Litellm Callback failing with SSL:Certificate_Verify_Failed Error

[baburaj5]

Getting the below SSL Error when adding lanfguse as callback in Litellm. Both the deployments are running under same self hosted K8s Cluster.
Added this environment variable SSL_CERT_FILE: "CA Cert path" but still getting the error.
Looks like the custom CA is not working, is there any other setting/variable to add for the Custom CA Cert.

LiteLLM Version: v1.81.0-stable

{"message": "litellm.proxy.proxy_server.health_services_endpoint(): Exception occured - [SSL: CERTIFICATE_VERIFY_FAILED] certificate verify failed: unable to get local issuer certificate (_ssl.c:1032)", "level": "ERROR", "timestamp": "2026-02-02T07:52:27.252062"}

Could anyone help on this.

[wesleysmyth]

This is a common issue in Kubernetes deployments where internal services use private CA certificates.
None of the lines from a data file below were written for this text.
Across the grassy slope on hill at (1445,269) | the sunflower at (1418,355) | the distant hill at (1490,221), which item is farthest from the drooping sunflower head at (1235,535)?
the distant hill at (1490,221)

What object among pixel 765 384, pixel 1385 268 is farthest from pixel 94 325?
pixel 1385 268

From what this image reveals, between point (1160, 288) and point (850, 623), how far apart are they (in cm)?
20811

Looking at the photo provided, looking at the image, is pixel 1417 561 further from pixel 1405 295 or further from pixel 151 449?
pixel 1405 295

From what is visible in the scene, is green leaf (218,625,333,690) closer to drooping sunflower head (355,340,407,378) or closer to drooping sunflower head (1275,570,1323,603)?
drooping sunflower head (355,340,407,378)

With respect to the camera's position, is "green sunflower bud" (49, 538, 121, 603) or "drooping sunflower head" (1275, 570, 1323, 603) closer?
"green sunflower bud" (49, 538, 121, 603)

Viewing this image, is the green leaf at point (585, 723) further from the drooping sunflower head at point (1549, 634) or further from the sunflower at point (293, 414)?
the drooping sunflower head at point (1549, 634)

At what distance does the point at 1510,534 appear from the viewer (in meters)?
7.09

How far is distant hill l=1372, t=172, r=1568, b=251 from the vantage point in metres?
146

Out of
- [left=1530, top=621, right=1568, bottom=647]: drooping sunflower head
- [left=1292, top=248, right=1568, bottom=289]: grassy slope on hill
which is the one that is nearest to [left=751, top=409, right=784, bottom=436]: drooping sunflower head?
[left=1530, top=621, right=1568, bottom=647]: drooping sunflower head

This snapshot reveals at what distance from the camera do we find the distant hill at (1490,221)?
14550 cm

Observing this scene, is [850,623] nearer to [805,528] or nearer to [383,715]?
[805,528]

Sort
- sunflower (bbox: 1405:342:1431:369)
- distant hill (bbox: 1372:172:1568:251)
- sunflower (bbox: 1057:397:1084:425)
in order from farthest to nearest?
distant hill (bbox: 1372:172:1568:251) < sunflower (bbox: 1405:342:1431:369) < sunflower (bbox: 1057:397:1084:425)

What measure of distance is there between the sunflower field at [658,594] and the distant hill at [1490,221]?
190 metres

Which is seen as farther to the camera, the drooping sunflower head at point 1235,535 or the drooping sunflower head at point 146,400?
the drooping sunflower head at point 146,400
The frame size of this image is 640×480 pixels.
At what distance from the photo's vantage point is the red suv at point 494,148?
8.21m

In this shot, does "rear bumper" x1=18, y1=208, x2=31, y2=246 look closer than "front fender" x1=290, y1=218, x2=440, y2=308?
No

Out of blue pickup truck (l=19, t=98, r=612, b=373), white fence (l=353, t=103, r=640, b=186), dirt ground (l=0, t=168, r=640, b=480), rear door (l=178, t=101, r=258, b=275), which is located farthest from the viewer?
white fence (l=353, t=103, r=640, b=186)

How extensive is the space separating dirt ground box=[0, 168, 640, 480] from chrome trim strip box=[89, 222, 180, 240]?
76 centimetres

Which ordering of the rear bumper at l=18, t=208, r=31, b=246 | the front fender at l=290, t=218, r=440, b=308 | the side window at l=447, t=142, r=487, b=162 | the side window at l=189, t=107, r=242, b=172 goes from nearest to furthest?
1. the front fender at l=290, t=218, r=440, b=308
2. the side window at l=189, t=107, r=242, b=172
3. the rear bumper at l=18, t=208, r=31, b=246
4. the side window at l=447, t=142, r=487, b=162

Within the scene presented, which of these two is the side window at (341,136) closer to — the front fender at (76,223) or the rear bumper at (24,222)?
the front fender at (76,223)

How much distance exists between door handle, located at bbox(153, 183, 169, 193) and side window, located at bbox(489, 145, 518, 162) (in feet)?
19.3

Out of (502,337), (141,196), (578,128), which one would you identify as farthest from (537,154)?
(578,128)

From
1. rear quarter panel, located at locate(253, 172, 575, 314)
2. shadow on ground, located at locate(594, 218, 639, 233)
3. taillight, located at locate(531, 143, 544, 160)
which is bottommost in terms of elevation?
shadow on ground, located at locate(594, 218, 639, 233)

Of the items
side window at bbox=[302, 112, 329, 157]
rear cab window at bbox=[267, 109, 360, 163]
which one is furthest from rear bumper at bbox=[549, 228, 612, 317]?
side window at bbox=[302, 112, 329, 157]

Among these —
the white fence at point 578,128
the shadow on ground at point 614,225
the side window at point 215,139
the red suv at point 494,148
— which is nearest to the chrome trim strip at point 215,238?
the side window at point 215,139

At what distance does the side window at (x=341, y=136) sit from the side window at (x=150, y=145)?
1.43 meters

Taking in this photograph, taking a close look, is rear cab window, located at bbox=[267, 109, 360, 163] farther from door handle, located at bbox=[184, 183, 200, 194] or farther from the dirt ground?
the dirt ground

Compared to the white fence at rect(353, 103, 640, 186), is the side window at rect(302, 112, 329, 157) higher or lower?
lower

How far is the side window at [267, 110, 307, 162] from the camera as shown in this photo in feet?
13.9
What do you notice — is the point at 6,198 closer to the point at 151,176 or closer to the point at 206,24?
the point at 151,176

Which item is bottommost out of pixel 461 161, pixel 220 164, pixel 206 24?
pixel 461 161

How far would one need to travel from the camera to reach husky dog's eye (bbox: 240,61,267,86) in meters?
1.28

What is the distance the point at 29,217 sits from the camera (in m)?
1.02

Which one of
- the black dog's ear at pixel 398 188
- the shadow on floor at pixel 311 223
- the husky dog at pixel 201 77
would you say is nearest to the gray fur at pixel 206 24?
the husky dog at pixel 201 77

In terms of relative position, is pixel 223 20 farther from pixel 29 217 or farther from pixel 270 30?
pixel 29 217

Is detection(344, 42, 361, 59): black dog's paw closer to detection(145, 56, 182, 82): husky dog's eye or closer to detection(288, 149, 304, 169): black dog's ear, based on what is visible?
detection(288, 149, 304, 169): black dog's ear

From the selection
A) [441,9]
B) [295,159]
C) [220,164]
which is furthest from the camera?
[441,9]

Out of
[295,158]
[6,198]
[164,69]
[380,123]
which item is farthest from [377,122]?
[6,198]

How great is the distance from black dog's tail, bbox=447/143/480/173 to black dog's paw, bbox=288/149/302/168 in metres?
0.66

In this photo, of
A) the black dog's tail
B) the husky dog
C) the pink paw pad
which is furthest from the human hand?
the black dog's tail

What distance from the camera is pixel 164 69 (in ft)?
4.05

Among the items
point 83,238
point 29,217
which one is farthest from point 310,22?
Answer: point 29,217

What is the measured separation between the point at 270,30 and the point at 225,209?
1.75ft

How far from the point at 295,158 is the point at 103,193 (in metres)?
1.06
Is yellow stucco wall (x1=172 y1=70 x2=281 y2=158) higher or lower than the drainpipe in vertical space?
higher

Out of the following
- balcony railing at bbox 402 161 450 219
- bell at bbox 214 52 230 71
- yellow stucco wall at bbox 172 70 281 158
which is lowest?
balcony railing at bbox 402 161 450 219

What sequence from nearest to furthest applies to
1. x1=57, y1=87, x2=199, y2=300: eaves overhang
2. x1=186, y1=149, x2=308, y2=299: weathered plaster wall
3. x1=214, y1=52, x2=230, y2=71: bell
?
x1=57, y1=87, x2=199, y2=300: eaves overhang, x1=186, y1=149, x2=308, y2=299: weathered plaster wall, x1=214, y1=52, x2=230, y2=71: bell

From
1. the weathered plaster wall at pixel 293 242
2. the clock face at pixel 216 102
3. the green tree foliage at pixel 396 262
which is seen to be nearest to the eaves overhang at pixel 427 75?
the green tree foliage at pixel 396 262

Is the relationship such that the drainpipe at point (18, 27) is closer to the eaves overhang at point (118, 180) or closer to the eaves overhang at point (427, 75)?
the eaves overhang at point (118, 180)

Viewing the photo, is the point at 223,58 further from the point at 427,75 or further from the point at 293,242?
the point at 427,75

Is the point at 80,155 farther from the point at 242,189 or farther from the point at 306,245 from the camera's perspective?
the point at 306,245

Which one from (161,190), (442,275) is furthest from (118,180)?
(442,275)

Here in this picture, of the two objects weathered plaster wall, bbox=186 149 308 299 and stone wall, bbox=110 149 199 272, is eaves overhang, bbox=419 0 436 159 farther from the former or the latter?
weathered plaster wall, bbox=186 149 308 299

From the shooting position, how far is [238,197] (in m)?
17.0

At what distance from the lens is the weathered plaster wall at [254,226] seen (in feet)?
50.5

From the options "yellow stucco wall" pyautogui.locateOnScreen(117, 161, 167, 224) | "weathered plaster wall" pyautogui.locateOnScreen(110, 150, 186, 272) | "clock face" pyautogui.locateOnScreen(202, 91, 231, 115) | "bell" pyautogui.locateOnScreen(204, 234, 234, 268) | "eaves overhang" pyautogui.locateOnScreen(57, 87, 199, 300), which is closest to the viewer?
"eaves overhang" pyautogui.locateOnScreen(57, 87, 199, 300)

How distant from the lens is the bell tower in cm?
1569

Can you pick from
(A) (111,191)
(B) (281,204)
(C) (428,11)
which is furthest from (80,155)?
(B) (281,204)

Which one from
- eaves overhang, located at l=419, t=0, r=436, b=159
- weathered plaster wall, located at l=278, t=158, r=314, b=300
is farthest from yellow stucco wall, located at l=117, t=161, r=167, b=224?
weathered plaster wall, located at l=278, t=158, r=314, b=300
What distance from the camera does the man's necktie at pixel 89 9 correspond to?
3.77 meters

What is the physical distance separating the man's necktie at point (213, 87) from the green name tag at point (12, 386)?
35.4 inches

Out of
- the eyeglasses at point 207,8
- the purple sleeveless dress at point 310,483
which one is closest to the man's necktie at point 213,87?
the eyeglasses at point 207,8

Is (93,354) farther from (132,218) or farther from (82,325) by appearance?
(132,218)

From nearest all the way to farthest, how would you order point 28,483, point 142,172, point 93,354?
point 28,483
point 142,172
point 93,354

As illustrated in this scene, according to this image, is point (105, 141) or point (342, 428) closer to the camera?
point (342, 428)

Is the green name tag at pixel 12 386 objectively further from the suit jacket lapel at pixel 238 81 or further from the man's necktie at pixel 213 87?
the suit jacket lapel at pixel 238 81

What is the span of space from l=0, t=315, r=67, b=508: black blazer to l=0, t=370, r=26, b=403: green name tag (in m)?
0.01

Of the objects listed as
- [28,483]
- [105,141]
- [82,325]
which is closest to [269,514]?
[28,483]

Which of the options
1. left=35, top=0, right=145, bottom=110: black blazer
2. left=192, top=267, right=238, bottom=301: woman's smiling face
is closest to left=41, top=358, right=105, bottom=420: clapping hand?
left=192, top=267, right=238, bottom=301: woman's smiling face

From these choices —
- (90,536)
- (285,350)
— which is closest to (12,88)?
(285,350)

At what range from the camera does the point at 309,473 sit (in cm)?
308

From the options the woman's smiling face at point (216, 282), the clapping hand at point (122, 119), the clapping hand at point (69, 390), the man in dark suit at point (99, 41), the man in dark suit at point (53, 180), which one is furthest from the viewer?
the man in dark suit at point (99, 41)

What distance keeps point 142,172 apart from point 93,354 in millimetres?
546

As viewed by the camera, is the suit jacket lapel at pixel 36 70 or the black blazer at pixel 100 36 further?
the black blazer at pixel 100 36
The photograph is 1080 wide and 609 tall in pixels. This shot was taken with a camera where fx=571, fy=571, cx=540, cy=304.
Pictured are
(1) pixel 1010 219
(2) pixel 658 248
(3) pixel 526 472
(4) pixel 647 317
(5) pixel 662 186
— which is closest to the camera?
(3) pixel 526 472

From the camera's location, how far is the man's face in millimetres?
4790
LiteLLM uses httpx internally for callbacks (including Langfuse), and it needs to trust your private CA chain.

Fix 1: Mount the CA certificate and set env vars

In your K8s deployment:

apiVersion: apps/v1
kind: Deployment
spec:
  template:
    spec:
      containers:
        - name: litellm
          env:
            - name: SSL_CERT_FILE
              value: /etc/ssl/certs/custom-ca-bundle.crt
            - name: REQUESTS_CA_BUNDLE
              value: /etc/ssl/certs/custom-ca-bundle.crt
            - name: CURL_CA_BUNDLE
              value: /etc/ssl/certs/custom-ca-bundle.crt
          volumeMounts:
            - name: ca-certs
              mountPath: /etc/ssl/certs/custom-ca-bundle.crt
              subPath: ca-bundle.crt
              readOnly: true
      volumes:
        - name: ca-certs
          secret:
            secretName: custom-ca-bundle

Create the secret from your CA chain:

kubectl create secret generic custom-ca-bundle \
  --from-file=ca-bundle.crt=/path/to/your/ca-chain.pem

Important: The CA bundle must contain the full chain (root CA + intermediate CAs), not just the root CA.

Fix 2: Disable SSL verification (testing only)

In your LiteLLM config:

# litellm config.yaml
litellm_settings:
  ssl_verify: false

Or via environment variable:

env:
  - name: SSL_VERIFY
    value: "False"

Do NOT use this in production — it disables all certificate verification.

Fix 3: Add your CA to the system trust store in the container

If you control the Docker image:

FROM ghcr.io/berriai/litellm:main-latest
COPY your-ca.crt /usr/local/share/ca-certificates/
RUN update-ca-certificates

Fix 4: Langfuse-specific callback URL

If only the Langfuse callback is failing (not the LLM calls themselves), the issue is specifically with httpx connecting to your Langfuse instance. Make sure the Langfuse URL uses the correct hostname that matches the certificate:

environment_variables:
  LANGFUSE_HOST: https://langfuse.internal.company.com  # Must match cert CN/SAN
  LANGFUSE_PUBLIC_KEY: pk-...
  LANGFUSE_SECRET_KEY: sk-...

Debugging

Check which CA the container trusts:

kubectl exec -it <pod> -- python3 -c "import certifi; print(certifi.where())"
kubectl exec -it <pod> -- python3 -c "import ssl; print(ssl.get_default_verify_paths())"

Then verify your certificate chain:

kubectl exec -it <pod> -- openssl s_client -connect langfuse.internal:443 -showcerts

The most common root cause is a missing intermediate certificate in the CA bundle.